S&P explains that budget surpluses and continued economic growth have reduced the federal government’s debt burden, placing Canada in a better position to meet the fiscal challenges of an aging population than many other OECD countries. Gross federal government debt (including all market debt, accrued pension, and other liabilities) is projected to decline to 54% of GDP at fiscal year-end 2005 (ending March 31, 2005) from 77% a decade earlier.
Excluding pension and other accrued liabilities, the federal debt is likely to approach 34% of GDP at fiscal year-end 2005 from 58% a decade earlier, it says.
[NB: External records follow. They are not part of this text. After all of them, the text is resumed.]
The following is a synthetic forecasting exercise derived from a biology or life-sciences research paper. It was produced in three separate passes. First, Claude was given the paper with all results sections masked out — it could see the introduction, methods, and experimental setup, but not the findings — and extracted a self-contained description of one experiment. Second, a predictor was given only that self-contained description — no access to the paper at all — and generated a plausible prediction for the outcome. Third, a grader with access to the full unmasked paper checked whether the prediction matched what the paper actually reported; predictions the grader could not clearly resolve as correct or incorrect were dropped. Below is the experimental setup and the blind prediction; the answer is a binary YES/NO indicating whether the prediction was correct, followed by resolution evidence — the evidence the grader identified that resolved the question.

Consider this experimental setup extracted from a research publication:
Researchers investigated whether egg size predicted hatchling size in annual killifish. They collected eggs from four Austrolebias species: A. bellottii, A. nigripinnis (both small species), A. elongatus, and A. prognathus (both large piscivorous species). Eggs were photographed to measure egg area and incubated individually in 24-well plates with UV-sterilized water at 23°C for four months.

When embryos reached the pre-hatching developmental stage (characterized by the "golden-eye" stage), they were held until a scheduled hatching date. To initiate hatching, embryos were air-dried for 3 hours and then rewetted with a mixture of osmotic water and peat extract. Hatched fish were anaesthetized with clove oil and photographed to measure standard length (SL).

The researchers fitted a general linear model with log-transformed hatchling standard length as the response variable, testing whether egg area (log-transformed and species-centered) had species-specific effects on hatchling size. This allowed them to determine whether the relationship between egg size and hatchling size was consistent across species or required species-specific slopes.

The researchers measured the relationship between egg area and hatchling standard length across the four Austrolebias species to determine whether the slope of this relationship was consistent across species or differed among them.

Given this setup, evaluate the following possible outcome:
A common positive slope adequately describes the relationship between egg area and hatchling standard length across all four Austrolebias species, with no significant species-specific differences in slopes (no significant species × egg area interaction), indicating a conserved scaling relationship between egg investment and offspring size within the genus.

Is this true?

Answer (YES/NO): NO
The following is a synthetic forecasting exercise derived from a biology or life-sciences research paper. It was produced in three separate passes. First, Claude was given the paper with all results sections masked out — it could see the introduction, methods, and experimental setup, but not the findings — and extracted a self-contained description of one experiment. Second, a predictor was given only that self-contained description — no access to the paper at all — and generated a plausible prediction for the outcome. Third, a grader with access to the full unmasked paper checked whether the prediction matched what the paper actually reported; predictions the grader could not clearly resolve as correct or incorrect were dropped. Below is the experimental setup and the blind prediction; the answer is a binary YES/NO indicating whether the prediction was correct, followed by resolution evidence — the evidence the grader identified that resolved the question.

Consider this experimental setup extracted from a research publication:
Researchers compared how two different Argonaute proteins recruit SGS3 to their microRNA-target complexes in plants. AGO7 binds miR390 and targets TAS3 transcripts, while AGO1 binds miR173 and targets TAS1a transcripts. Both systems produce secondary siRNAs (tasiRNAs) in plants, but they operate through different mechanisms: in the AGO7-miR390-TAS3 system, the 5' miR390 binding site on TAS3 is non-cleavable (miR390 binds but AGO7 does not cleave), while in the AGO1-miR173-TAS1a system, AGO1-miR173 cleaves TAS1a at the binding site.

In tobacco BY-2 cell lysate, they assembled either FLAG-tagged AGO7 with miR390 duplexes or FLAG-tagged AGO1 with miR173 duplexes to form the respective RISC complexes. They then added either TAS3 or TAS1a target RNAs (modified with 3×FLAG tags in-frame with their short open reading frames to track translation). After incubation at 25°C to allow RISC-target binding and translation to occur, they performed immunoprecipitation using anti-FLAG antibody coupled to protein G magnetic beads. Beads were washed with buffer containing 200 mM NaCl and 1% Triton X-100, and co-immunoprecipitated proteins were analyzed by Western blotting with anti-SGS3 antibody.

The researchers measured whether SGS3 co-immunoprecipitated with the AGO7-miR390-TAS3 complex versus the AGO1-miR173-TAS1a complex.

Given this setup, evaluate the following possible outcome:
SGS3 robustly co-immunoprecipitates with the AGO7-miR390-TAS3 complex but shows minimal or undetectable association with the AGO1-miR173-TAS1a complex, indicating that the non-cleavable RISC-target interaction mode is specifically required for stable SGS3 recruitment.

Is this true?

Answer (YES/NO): NO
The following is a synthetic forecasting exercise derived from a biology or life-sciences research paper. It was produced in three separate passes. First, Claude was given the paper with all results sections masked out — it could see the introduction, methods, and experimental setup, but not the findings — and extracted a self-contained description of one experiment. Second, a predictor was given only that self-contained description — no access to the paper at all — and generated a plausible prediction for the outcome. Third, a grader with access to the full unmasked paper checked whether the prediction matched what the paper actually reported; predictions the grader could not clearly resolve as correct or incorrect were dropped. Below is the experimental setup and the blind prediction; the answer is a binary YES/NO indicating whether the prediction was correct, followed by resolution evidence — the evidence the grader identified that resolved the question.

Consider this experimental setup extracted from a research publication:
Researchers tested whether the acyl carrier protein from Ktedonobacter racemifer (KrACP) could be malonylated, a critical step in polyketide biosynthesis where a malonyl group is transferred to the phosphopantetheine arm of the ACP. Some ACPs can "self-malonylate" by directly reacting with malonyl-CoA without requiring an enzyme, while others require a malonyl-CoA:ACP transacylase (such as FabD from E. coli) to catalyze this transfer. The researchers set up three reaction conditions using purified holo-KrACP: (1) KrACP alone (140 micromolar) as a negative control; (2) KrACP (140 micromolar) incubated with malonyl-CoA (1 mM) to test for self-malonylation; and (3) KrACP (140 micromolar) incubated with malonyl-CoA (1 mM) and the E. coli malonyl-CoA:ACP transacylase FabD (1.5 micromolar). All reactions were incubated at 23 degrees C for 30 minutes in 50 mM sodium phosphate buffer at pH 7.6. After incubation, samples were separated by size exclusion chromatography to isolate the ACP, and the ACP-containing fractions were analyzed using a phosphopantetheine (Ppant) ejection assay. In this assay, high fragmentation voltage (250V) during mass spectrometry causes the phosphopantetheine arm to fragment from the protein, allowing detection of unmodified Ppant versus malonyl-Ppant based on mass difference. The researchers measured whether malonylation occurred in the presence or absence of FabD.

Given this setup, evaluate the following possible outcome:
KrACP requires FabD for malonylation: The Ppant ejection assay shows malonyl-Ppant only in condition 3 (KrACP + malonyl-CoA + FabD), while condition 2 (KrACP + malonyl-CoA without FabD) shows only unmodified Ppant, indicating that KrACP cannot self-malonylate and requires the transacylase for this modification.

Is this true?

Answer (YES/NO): NO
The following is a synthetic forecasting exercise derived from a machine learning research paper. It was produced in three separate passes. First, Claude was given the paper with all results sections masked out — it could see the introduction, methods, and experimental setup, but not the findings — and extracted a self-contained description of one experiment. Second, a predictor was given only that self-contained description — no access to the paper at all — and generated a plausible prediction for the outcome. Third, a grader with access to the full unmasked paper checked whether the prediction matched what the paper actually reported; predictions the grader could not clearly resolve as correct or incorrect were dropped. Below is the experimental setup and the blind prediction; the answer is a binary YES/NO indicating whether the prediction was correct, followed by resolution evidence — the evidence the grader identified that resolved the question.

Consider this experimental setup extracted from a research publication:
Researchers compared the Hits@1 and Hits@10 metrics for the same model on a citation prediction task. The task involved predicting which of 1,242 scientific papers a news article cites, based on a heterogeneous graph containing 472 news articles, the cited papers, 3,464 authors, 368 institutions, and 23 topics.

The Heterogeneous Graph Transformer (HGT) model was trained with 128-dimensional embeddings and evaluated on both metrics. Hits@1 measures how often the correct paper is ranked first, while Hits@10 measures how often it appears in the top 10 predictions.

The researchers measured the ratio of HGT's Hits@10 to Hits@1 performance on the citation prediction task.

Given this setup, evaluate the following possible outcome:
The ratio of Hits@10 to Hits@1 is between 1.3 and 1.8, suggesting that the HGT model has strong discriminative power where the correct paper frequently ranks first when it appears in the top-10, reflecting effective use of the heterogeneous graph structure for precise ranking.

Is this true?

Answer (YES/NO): NO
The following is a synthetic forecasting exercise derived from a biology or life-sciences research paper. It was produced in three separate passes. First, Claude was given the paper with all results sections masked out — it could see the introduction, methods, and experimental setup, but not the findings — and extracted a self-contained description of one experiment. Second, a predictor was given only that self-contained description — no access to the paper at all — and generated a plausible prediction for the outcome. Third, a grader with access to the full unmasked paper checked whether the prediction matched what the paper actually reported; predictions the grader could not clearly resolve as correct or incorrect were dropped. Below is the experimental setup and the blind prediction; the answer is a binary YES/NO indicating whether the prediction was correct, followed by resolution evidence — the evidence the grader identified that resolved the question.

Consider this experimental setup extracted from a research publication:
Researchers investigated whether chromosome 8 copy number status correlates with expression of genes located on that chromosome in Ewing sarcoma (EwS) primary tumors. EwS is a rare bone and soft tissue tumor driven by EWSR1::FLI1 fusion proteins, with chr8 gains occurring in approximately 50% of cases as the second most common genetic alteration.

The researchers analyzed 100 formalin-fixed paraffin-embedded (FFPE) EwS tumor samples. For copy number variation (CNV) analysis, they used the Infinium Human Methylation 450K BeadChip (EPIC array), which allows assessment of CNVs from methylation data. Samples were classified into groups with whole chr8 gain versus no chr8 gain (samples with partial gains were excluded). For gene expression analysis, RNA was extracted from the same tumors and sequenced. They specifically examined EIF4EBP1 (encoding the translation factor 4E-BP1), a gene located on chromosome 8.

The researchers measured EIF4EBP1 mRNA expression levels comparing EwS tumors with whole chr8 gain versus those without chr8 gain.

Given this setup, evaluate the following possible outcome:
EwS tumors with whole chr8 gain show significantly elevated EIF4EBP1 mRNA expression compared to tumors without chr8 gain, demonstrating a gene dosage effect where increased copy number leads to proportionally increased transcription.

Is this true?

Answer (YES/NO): YES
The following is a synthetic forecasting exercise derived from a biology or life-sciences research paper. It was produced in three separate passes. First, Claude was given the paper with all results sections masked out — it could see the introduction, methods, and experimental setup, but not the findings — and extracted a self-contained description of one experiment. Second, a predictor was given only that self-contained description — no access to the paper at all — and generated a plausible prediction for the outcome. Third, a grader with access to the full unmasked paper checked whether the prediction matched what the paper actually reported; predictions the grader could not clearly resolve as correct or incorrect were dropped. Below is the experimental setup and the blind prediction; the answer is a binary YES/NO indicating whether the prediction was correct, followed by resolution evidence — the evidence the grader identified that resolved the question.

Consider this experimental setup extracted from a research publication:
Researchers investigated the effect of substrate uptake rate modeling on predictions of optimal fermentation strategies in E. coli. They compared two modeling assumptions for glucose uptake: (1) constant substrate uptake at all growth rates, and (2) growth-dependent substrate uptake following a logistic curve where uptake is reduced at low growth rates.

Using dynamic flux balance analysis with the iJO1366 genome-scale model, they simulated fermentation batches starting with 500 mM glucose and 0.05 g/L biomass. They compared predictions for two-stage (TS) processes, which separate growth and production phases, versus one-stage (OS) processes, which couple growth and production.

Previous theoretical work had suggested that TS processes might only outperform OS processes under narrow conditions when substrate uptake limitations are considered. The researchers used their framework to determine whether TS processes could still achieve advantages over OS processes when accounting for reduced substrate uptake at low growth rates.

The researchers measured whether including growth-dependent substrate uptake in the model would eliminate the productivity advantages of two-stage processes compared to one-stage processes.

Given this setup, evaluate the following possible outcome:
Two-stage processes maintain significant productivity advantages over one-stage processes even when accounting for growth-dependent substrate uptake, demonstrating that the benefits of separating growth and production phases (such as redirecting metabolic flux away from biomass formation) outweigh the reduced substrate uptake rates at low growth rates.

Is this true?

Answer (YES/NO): YES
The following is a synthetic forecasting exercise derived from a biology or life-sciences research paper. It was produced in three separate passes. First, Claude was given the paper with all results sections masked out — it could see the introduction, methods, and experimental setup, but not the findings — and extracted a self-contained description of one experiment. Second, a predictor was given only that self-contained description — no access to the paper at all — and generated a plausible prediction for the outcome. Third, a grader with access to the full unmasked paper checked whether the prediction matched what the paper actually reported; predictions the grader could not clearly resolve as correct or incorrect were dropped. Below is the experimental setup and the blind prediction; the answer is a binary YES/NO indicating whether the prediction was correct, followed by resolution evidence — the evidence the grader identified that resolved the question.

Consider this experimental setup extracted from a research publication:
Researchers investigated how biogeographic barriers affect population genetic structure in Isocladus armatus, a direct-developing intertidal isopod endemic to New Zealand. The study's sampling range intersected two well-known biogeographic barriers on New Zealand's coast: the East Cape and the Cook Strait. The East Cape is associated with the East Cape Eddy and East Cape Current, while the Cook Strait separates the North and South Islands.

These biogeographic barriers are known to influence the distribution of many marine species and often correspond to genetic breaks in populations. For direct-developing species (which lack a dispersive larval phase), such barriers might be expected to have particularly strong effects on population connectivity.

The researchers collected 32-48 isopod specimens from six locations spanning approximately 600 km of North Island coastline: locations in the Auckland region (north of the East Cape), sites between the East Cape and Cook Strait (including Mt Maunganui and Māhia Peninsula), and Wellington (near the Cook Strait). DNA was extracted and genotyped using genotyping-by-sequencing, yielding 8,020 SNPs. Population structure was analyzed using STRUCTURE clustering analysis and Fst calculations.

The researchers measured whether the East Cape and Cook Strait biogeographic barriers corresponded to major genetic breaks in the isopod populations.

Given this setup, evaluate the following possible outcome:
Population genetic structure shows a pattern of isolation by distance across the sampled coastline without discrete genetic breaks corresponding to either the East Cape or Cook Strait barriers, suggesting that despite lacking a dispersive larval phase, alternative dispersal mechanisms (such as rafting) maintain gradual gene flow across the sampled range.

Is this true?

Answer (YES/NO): NO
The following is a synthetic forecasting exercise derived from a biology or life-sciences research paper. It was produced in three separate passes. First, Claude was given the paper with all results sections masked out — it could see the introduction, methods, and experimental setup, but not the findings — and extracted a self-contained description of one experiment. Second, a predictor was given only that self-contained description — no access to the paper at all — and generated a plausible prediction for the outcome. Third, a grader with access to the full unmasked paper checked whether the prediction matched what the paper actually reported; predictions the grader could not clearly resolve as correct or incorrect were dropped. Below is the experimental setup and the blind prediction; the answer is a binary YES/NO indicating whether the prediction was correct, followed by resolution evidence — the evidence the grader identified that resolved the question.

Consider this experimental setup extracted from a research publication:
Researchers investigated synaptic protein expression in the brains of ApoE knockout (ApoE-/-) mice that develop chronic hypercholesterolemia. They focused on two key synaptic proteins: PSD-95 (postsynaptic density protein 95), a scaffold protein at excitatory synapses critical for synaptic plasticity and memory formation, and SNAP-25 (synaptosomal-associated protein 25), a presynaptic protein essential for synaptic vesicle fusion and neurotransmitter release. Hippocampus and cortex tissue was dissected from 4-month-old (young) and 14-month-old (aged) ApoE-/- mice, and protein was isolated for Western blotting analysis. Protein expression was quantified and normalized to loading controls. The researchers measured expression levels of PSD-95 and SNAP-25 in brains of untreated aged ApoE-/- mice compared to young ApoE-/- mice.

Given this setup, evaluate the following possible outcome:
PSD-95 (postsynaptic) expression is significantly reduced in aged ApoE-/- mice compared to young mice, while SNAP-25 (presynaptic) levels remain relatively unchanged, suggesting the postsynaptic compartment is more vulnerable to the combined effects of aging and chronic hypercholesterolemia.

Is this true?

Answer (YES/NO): NO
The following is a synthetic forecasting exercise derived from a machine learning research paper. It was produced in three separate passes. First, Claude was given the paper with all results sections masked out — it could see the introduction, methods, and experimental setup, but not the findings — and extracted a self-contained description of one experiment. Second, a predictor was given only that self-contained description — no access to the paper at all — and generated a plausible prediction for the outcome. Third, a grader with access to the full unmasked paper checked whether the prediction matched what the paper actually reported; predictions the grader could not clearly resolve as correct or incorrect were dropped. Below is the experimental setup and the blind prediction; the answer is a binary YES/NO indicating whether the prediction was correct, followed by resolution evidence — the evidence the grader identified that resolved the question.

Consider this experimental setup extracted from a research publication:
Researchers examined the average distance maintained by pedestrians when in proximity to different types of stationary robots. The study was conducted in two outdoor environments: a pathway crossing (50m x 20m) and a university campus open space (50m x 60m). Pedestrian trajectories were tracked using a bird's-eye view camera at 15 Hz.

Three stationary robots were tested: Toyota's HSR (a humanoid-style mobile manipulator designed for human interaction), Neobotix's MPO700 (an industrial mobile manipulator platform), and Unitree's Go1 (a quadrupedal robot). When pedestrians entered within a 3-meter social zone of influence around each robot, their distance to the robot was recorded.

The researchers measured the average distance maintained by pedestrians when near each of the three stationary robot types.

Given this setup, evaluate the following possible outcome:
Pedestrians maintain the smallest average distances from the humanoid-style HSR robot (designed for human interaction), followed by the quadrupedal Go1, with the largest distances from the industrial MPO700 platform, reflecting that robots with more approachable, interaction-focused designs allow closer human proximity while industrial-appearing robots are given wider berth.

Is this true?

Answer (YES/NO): YES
The public sector’s net external debt may reach 40% of current account receipts from nearly 70% six years earlier.
It predicts that trend GDP growth is likely to exceed 3% in the medium term, thanks to stronger public finances, lower taxes, renewed public spending on education, and growing economic integration with the U.S. “Inflation will likely be 2%, similar to the level in rated peers, thanks to stable monetary policy.”
The report also notes that the banks have gotten stronger over recent years in terms of capital, reserves, and risk management and are supervised by a strong regulatory system. “The financial sector is likely to strengthen gradually in coming years as foreign banks gain better access to the payments system and customers get more protection from a new consumer protection agency,” it says. “More importantly, growing pressure from the securities industry against the currently fragmented provincial regulation of securities markets may lead to regulatory harmonization.”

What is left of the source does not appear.